Dynamic authentication is not possible with a (static) magnetic stripe, hence the push to move to chip cards and NFC-enabled devices like smartphones. What Visa is doing is providing an incentive for U.S. card merchants to implement the POS infrastructure that will enable dynamic authentication and, thereby, enable mobile commerce while reducing POS fraud.

Mobile payments will at least be positioned to take off if there are more merchant devices capable of accepting transactions initiated by them.

Lastly, EMV technology will be positioned to take off in the U.S. market with the deployment of more POS devices, together with the accompanying back-office enhancements.

As with any announcement, there are lots of unknowns and a few unanswered questions. The biggest question is: Will the other card brands go along with Visa? Visa may be the largest issuer, but it is not the only one. The value of TIP participation goes down pretty fast if merchants still need to pay for PCI assessments to satisfy the other card brands' security programs. Another pretty significant question is whether the TIP incentives will be attractive to any but the very largest merchants. Where incentive interchange rates benefit every merchant that qualifies, TIP only seems to benefit the largest merchants.
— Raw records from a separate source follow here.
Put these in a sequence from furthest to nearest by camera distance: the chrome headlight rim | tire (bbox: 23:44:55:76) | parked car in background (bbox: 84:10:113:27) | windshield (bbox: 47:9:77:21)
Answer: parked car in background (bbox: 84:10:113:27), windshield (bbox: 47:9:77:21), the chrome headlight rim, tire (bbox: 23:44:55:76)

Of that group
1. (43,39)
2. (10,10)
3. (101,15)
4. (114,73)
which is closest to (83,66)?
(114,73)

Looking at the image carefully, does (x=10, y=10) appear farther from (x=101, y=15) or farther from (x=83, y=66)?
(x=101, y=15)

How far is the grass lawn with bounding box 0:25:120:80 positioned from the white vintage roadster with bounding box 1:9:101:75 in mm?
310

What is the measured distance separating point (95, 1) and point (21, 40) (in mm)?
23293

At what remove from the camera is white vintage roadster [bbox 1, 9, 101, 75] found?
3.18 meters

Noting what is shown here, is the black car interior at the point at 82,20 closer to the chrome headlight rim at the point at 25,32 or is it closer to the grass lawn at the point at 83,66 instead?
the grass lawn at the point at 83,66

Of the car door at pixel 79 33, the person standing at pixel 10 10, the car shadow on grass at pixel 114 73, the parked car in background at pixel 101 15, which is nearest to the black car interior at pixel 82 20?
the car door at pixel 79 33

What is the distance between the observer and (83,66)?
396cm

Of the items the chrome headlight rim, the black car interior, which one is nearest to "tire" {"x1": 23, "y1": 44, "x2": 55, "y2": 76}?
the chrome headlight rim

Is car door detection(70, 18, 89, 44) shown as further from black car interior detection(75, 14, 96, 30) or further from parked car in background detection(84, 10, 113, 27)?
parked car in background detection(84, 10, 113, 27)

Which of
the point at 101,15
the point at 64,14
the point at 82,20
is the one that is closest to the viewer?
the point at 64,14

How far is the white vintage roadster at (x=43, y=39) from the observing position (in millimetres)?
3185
Speaking as a cardholder who travels to Europe and other parts of the world where my mag-stripe card is viewed with a combination of disdain and pity, where I can't use a kiosk to buy a train ticket or rent a bicycle and where I have to ask waiters to swipe my card yet again, I hope Visa succeeds. It is time to move on and stop trying to retrofit a half-century-old technology like the mag stripe to today's E-Commerce, mobile commerce and security requirements.

EMV is far from perfect, and it is not a silver bullet for PCI. Maybe Visa's leadership combined with incentives and a liability shift will get the U.S. market to move to EMV cards (at least by 2015, anyway). If it does, I can support that, even if it does mean I have to start polishing my resume.